# [PASSAGE SHOWN]
# Google Toolbar for Mac Available!!



## Snubnose (Sep 28, 2003)

Did everyone but me know about this? For all those who use Firefox, the truly awesome google toolbar is available now for Mac OS X 10.2+...

http://toolbar.google.com/firefox/index.html

Snubnose


----------



## HowEver (Jan 11, 2005)

.


----------



## fuzzius_navus (Aug 4, 2005)

I cringe from the extras myself, but since they installed it at the office (I didn't ask for it, that's for sure) I set it up to use Google.ca as my home google search, pop my search criteria in the field and away I go. It's really quick and convenient to not have to load a webpage just to start a search. I can click the drop down to search in groups as well.

It is a worthwhile addition to my IE experience in WinXP.

Though all this pop-up blocker stuff and spyware cleanup is really annoying. If it ever (I expect it will) begins on Mac, I'm going to switch back to paper.

# [PROVIDED RECORDS]
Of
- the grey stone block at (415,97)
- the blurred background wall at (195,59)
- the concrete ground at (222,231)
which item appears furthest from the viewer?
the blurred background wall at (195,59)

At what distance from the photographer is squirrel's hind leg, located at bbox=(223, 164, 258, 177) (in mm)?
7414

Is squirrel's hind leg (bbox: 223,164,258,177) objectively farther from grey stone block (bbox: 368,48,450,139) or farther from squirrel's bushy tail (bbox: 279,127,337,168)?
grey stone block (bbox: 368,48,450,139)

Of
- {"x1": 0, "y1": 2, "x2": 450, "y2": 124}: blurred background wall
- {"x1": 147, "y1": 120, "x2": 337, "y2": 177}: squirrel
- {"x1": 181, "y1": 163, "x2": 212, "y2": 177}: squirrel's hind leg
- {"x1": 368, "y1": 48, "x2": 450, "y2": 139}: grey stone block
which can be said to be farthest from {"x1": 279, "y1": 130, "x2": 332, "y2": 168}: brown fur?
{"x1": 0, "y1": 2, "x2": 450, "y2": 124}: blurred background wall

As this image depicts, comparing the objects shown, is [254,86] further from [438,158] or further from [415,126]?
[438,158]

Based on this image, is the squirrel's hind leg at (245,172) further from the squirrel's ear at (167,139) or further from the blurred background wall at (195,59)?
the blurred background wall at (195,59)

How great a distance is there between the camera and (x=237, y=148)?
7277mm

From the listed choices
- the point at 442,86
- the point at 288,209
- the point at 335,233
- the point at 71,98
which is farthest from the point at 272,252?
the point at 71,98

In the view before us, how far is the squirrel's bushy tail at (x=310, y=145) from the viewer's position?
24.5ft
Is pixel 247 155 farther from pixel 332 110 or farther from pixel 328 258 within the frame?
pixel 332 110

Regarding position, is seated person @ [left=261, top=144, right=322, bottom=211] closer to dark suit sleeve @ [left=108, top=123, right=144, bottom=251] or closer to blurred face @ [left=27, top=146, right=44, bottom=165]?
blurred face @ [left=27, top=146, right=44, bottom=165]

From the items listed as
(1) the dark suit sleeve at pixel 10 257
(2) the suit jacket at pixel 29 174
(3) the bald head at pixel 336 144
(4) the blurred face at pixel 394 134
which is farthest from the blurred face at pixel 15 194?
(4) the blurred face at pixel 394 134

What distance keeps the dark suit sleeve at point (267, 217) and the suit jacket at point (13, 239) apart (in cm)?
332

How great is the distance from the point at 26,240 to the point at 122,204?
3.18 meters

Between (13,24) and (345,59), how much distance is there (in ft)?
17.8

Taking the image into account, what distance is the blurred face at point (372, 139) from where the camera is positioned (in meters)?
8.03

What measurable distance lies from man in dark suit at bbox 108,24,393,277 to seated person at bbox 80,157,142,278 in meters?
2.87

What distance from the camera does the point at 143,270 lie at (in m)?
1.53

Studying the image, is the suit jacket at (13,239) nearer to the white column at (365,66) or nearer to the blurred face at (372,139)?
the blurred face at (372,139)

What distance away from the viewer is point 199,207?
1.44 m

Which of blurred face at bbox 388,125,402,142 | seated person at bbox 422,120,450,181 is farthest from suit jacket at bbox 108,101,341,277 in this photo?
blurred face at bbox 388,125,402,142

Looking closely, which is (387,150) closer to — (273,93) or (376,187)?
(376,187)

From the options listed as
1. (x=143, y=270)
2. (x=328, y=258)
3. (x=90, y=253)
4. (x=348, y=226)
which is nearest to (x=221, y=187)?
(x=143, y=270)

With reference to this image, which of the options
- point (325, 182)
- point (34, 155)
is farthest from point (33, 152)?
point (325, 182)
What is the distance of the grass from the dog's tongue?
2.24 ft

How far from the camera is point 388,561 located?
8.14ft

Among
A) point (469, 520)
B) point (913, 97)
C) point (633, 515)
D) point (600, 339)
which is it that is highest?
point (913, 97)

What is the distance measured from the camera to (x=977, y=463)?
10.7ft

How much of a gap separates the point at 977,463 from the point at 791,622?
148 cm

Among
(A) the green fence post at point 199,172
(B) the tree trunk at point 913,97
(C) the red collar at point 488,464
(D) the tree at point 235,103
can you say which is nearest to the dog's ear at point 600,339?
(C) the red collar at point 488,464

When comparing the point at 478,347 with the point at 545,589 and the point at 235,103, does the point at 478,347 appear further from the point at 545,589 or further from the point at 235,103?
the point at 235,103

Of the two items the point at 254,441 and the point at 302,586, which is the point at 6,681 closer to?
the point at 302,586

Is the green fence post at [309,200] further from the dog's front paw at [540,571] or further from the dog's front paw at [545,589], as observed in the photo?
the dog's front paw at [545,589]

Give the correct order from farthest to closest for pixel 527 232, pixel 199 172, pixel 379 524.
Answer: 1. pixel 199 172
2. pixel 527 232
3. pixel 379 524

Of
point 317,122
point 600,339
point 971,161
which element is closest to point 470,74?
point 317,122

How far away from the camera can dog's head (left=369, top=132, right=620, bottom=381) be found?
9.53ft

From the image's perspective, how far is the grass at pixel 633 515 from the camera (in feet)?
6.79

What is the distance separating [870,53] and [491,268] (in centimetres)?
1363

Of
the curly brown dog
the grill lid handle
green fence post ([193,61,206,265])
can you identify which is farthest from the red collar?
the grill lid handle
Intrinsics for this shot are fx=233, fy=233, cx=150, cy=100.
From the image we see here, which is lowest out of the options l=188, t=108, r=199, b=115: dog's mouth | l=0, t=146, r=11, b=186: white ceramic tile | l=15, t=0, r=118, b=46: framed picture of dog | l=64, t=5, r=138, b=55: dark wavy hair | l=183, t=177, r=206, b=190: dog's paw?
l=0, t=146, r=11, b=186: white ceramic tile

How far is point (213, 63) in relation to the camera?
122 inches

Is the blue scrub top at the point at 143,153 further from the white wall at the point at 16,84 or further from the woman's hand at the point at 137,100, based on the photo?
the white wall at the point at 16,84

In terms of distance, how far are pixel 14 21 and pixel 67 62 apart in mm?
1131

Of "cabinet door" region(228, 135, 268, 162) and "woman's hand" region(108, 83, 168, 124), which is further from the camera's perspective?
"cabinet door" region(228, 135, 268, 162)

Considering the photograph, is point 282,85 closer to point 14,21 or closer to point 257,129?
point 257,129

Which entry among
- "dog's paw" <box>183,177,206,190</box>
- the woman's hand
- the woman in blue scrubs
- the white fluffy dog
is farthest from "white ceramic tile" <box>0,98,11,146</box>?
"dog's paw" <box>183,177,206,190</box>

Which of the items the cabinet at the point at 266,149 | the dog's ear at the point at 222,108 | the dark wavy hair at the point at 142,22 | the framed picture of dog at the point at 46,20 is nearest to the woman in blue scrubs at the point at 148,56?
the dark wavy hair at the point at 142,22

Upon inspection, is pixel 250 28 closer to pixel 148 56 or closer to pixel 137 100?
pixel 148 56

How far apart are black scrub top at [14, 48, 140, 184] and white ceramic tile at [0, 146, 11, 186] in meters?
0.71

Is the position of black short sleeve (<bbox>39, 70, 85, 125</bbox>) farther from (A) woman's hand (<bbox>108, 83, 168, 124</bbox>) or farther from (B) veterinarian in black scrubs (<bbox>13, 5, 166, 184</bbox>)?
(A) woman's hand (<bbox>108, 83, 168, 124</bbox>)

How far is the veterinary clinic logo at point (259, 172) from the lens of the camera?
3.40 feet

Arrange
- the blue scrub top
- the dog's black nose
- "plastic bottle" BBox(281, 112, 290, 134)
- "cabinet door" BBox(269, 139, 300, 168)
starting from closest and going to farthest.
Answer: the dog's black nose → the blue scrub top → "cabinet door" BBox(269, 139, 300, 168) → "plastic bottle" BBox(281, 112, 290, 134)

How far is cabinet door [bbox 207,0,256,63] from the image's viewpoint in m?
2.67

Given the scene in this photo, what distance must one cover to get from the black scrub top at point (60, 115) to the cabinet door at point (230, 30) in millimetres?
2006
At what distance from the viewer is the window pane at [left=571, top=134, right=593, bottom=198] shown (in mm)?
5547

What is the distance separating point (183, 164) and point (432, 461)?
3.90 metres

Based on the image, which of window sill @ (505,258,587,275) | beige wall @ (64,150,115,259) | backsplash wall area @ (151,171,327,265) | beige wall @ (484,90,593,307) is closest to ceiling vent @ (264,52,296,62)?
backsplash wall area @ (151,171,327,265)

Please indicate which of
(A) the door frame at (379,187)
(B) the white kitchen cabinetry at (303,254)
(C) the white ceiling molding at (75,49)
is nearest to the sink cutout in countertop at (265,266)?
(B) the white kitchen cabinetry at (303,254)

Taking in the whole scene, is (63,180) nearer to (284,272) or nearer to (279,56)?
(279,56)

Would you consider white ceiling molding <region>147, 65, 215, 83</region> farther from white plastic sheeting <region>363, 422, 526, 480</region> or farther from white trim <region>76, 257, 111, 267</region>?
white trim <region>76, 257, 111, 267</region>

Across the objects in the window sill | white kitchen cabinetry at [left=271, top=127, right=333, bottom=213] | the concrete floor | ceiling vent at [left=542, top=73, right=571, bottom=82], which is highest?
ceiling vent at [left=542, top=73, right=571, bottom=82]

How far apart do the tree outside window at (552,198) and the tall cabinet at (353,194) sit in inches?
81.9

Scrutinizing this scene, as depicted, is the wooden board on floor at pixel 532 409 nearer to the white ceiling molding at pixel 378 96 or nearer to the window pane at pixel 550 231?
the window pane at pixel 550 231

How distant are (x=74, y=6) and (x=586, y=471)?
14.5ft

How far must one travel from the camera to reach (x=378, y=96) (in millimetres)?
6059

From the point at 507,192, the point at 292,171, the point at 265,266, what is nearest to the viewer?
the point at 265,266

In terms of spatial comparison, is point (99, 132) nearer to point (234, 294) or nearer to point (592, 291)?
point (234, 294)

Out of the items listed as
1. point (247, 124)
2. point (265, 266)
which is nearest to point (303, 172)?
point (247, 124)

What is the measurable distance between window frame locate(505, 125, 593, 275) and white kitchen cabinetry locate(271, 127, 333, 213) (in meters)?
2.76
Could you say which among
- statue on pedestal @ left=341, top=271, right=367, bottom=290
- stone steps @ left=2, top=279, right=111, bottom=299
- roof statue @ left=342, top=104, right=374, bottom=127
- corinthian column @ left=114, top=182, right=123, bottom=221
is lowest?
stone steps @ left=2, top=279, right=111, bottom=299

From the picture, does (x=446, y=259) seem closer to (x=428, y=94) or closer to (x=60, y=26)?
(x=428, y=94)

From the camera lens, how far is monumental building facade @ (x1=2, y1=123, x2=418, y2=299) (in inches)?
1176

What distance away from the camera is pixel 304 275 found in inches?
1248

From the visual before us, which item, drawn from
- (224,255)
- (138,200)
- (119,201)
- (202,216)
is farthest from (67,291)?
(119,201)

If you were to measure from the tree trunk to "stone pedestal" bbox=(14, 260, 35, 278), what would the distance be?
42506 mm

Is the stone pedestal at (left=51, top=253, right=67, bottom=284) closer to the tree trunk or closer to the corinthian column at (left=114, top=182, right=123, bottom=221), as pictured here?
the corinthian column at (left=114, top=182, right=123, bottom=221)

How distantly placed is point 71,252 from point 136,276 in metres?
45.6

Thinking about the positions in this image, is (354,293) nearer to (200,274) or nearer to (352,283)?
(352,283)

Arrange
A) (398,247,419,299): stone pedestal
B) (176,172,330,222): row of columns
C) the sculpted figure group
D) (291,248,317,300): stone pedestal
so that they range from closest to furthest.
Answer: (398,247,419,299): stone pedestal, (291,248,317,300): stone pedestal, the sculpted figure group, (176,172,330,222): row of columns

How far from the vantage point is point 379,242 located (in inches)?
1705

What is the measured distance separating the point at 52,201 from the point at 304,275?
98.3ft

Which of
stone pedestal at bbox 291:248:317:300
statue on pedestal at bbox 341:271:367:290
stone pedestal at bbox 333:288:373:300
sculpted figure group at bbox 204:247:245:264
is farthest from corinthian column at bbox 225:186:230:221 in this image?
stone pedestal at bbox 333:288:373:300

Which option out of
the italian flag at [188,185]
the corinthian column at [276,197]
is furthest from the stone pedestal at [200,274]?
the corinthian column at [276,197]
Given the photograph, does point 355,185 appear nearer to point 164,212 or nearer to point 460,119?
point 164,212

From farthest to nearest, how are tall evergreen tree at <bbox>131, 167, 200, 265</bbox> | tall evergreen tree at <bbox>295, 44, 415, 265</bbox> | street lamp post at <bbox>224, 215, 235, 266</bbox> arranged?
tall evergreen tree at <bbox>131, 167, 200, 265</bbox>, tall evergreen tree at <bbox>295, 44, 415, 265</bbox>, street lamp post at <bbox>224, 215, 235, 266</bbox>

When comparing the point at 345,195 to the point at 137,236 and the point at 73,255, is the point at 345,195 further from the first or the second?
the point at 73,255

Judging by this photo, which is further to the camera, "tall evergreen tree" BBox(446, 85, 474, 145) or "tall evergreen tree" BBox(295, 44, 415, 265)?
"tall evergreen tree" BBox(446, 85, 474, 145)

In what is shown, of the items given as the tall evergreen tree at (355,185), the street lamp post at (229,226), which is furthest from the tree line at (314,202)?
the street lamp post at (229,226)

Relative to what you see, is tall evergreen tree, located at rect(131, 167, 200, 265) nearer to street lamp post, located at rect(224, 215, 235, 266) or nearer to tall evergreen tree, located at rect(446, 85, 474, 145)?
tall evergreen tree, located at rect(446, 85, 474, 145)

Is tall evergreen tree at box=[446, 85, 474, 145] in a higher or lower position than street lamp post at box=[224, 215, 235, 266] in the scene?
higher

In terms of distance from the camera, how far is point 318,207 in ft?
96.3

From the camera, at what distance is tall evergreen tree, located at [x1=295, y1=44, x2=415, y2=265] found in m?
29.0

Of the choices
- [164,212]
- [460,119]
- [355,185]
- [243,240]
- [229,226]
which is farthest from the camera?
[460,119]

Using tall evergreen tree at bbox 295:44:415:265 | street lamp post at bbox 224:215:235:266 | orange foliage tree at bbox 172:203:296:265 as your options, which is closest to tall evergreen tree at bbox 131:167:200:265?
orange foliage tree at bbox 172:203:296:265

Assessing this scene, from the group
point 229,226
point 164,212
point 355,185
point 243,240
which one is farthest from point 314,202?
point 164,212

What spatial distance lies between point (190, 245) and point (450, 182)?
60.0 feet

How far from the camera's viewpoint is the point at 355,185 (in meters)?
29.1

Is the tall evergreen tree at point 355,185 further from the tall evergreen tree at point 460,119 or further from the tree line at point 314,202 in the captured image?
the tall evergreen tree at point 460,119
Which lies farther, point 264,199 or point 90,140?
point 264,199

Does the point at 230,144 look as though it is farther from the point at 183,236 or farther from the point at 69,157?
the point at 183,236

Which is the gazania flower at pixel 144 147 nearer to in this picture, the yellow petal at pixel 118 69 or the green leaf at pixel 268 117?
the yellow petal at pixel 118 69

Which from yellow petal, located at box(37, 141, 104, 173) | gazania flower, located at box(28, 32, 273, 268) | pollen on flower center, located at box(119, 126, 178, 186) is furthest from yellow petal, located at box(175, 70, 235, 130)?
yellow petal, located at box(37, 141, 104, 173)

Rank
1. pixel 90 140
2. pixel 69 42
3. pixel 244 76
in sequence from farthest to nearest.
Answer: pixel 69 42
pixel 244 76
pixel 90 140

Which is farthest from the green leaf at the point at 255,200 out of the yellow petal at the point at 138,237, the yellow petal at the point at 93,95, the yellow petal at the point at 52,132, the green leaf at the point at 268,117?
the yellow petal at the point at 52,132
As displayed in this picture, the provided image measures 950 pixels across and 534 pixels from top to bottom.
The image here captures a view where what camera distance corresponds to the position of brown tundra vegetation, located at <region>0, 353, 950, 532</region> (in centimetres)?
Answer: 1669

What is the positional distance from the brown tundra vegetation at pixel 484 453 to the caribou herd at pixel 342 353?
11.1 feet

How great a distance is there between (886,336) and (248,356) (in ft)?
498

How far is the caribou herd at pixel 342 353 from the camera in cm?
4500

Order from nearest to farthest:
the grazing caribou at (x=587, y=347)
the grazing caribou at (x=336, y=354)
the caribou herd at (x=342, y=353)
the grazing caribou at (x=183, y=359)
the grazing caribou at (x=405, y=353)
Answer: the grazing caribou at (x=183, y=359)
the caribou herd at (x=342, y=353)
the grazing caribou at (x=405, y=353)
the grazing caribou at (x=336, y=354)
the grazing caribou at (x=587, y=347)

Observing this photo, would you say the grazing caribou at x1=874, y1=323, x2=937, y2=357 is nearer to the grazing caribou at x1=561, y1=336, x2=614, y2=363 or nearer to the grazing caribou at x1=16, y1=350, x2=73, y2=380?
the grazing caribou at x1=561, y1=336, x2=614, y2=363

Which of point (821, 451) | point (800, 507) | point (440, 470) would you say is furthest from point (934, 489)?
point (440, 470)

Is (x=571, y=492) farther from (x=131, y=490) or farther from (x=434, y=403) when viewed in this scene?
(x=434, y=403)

# [WRITTEN EXERCISE 1]
Pull out, word for word, the lines of the listing from the one holding "Which of point" through the final line of the listing, both included.
# [WRITTEN EXERCISE 2]
Write what comes next in the forum thread about the Google Toolbar, picking up after its last post.
The listing is unrelated to the forum thread.

# [EXPECTED ANSWER 1]
Which of point (821, 451) | point (800, 507) | point (440, 470) would you say is furthest from point (934, 489)?
point (440, 470)

Is (x=571, y=492) farther from (x=131, y=490) or farther from (x=434, y=403) when viewed in this scene?
(x=434, y=403)

# [EXPECTED ANSWER 2]
----------



## VertiGoGo (Aug 21, 2001)

I installed the Goole bar on my PC at the office and I love it! Since IE doesn't have a search field built-in, the Google bar was the next best thing. 

What I like most about it is the "Blog this" button, that allows me to send cool web stuff directly to my Blog from the browser. 

I really wish that Safari had such a button built right in. 

Perhaps that would be a nifty widget for someone to create?


----------



## macguy.nielsen (Sep 18, 2004)

Another way of searching on Google without opening up Safari is iSeek. It goes on your menu bar and can be downloaded @ http://www.apple.com/downloads/macosx/internet_utilities/iseek.html


----------



## dona83 (Jun 26, 2005)

I find the integration of Google into Safari and Firefox to be enough. I'm waiting for Google Earth for Mac though, that program is awesome.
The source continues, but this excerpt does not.